Çalışma metni:
##########

MUBI, izleyicilerin uzun zamandır beklediği 74. Cannes Film Festivali’nin öne çıkan filmlerini şubat ayı programında sinemaseverlerle buluşturuyor. Festivalin en çok konuşulan ve En İyi Film dalında Altın Palmiye adayı olan, yönetmen Paul Verhoeven’den BENEDETTA; İngiliz yönetmen Andrea Arnold’un Golden Eye kategorisinde yarışan İNEK ve İzlandalı yönetmen Valdimar Jóhannsson’un festivalde Belirli Bir Bakış bölümünde “Özgünlük” ödülünü kazanan korku filmi KUZU şubat ayında sadece MUBI’de.
BENEDETTA
Paul Verhoeven, 2021
Sinema tarihinin gördüğü en büyük provokatörlerden Paul Verhoeven’ın 17. yüzyılda geçen bu cüretkâr öyküsü, İtalya’daki bir manastırda iki rahibenin aşkını, usta yönetmene yaraşır yenilikçi bir bakışla anlatıyor. Erotizmi daha önce TEMEL İÇGÜDÜ (1992) ve SHOWGIRLS (1995) gibi filmlerinde postmodern estetiğin bir unsuru olarak kullanan Verhoeven, Amerikan istismar filmleri geleneğinden bir anlatıyı kendi süzgecinden geçirerek, tabu yıkıcı bir yapıt ortaya koyuyor. Cannes’daki prömiyerinden bu yana gösterildiği her yerde fırtınalar koparan, Katolik Kilisesi’nin nefretini kazanan BENEDETTA, Virginie Efira, Daphne Patakia ve Charlotte Rampling’li kadrosuyla da göz kamaştırıyor.
İNEK
Andrea Arnold, 2021
AKVARYUM (2009) ve AMERICAN HONEY (2016) ile günümüz sinemasının en özel yeteneklerinden biri olduğunu kanıtlayan İngiliz yönetmen Andrea Arnold, karakterlerine duygudaşlıkla yaklaşan sinemasını bu kez çok farklı bir ortama taşıyor. Mandırada beslenen Luma isimli bir süt ineğinin yaşamını takip eden İNEK, onun emek dolu yaşamıyla derin bir bağ kurmamızı sağlıyor. Arnold’ın belgeseli, Luma’nın yaşadığı acıyı anlamanın, herhangi bir insanı anlamaktan daha az kıymetli olmadığını hatırlatıyor. İNEK, sinemasal gücüyle iz bıraktığı gibi, insan olmayan varlıkların haklarının giderek daha çok konuşulmaya başlandığı, insan merkezci bakışın sorgulandığı bir dönemin de ruhunu taşıyor.

##########

Yapılacak iş: Lütfen yukarıdaki MUBI şubat programı metninde “AKVARYUM (2009) ve AMERICAN HONEY (2016)” diye başlayan paragrafı, ana bilgilerini koruyarak kısa bir madde listesine dönüştürün.

##########

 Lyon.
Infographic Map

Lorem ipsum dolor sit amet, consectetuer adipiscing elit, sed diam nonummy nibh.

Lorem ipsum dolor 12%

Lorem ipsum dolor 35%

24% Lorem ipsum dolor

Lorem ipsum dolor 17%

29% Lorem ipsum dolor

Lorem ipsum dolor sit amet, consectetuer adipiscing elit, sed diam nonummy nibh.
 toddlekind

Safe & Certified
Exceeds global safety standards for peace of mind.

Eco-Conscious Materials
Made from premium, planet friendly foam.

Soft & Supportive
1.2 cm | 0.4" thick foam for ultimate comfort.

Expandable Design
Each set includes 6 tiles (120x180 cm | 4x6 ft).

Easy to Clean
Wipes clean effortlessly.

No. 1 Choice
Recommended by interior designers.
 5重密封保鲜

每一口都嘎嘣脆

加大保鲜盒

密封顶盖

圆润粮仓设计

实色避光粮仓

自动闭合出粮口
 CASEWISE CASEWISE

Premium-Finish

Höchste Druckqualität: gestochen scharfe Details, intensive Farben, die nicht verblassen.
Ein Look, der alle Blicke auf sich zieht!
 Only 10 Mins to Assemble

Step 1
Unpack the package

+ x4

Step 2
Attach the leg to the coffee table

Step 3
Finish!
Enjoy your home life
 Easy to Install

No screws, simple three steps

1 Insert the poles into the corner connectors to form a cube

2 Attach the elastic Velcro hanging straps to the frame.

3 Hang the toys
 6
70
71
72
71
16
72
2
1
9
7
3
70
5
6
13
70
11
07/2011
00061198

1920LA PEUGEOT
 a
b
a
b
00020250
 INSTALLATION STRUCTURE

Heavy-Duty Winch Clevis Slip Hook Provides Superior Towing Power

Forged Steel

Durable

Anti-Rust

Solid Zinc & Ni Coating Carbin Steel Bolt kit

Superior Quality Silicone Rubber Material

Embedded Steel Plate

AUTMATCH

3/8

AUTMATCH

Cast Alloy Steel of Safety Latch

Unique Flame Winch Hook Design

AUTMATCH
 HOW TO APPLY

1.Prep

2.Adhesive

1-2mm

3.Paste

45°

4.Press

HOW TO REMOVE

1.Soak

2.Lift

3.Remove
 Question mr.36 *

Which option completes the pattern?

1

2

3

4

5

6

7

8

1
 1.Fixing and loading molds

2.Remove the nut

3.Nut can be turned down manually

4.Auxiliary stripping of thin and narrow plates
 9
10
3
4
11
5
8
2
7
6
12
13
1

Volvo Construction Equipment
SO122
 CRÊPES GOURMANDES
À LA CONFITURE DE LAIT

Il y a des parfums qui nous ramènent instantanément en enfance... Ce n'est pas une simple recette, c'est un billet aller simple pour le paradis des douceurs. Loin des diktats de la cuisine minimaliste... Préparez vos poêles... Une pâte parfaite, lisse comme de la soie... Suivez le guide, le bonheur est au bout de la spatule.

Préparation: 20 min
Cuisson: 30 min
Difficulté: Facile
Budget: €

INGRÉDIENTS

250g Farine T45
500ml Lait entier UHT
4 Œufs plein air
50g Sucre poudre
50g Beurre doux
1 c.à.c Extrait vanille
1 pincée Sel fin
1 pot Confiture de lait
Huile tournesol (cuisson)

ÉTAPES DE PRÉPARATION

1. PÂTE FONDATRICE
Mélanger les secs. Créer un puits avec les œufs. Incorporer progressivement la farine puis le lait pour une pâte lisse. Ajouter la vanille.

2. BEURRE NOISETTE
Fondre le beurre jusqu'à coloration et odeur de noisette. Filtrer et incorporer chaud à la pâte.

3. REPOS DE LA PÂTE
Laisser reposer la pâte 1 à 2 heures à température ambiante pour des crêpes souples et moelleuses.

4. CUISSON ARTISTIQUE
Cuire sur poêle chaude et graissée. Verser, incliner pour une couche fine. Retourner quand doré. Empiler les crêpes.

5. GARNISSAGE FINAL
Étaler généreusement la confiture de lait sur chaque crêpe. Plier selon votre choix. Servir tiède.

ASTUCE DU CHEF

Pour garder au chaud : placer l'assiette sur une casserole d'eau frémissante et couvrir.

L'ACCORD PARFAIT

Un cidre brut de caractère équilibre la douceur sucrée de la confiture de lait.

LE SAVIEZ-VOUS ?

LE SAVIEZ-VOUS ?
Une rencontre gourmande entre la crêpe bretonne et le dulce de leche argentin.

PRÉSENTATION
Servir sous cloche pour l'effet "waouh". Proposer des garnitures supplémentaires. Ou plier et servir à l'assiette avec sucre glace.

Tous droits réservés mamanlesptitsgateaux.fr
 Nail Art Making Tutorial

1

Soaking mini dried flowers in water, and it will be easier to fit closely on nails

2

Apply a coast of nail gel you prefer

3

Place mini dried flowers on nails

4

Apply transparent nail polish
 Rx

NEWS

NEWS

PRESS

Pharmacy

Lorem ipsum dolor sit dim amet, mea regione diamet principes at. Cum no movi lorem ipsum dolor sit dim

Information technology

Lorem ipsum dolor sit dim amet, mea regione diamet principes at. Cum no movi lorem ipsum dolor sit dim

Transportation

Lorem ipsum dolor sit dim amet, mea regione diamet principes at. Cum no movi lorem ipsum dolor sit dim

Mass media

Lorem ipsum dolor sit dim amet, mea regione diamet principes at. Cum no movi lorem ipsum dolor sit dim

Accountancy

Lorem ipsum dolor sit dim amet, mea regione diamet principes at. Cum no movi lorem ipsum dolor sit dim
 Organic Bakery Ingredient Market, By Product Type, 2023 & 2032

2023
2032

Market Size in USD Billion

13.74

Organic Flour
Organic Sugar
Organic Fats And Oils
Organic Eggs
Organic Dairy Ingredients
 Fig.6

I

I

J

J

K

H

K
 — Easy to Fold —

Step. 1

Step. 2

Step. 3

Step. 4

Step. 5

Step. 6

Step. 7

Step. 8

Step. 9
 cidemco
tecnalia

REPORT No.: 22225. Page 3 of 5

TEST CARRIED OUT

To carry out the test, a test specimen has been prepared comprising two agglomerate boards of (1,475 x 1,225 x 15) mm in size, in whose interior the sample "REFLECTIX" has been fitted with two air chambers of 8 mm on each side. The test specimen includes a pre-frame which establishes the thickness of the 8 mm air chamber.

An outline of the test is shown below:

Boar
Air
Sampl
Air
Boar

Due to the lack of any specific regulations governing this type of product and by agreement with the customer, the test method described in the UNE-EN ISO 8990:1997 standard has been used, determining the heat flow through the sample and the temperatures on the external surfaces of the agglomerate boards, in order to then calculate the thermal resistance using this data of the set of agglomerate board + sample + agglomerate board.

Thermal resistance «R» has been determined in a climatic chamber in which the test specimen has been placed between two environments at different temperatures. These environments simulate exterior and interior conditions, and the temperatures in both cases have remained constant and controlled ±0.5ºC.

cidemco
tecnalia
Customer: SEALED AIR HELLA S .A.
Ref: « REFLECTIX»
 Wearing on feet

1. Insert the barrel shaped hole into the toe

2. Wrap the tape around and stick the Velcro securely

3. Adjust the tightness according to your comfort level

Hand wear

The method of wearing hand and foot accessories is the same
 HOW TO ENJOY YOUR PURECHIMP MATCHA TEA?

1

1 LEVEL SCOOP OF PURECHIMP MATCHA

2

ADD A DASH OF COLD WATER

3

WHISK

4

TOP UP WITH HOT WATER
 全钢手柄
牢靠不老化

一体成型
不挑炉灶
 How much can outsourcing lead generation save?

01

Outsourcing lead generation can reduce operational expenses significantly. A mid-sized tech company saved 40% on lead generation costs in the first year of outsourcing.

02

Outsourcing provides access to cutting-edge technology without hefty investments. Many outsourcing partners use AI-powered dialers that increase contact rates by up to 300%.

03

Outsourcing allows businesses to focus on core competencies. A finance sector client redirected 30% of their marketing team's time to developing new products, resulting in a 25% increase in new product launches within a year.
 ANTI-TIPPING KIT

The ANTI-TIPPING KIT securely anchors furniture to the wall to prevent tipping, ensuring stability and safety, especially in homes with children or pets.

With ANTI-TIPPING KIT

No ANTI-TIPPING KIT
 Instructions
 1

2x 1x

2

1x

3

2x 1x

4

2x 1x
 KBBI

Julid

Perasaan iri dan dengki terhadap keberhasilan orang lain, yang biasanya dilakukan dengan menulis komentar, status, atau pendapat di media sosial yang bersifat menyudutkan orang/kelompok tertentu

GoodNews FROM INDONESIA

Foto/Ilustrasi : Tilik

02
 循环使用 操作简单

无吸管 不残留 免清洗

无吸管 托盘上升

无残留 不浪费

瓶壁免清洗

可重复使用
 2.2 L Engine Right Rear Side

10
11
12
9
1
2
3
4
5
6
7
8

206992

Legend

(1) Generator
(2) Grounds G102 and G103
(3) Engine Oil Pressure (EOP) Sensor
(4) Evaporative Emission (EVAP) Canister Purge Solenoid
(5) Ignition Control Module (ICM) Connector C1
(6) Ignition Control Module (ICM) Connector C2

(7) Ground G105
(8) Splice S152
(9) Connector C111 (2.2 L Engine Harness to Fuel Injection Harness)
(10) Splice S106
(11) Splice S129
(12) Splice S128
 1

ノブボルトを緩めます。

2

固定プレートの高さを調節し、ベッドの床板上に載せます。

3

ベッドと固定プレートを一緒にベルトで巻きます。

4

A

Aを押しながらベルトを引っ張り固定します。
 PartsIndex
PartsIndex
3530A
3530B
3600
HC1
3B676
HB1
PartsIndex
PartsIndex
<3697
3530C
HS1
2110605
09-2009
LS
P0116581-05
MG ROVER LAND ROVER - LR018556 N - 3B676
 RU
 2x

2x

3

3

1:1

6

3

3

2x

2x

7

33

##########

Tamamlanan görev:
- İngiliz yönetmen Andrea Arnold, AKVARYUM (2009) ve AMERICAN HONEY (2016) ile günümüz sinemasının en özel yeteneklerinden biri olduğunu kanıtladı.
- Karakterlerine duygudaşlıkla yaklaşan sinemasını bu kez çok farklı bir ortama taşıyor.
- Belgesel İNEK, mandırada beslenen Luma adlı bir süt ineğinin yaşamını takip ediyor ve onun emek dolu yaşamıyla derin bir bağ kurmamızı sağlıyor.
- Film, Luma’nın acısını anlamanın herhangi bir insanı anlamaktan daha az kıymetli olmadığını hatırlatıyor.
- İNEK, sinemasal gücüyle iz bırakıyor. Aynı zamanda insan olmayan varlıkların haklarının giderek daha çok konuşulduğu ve insan merkezci bakışın sorgulandığı bir dönemin ruhunu taşıyor.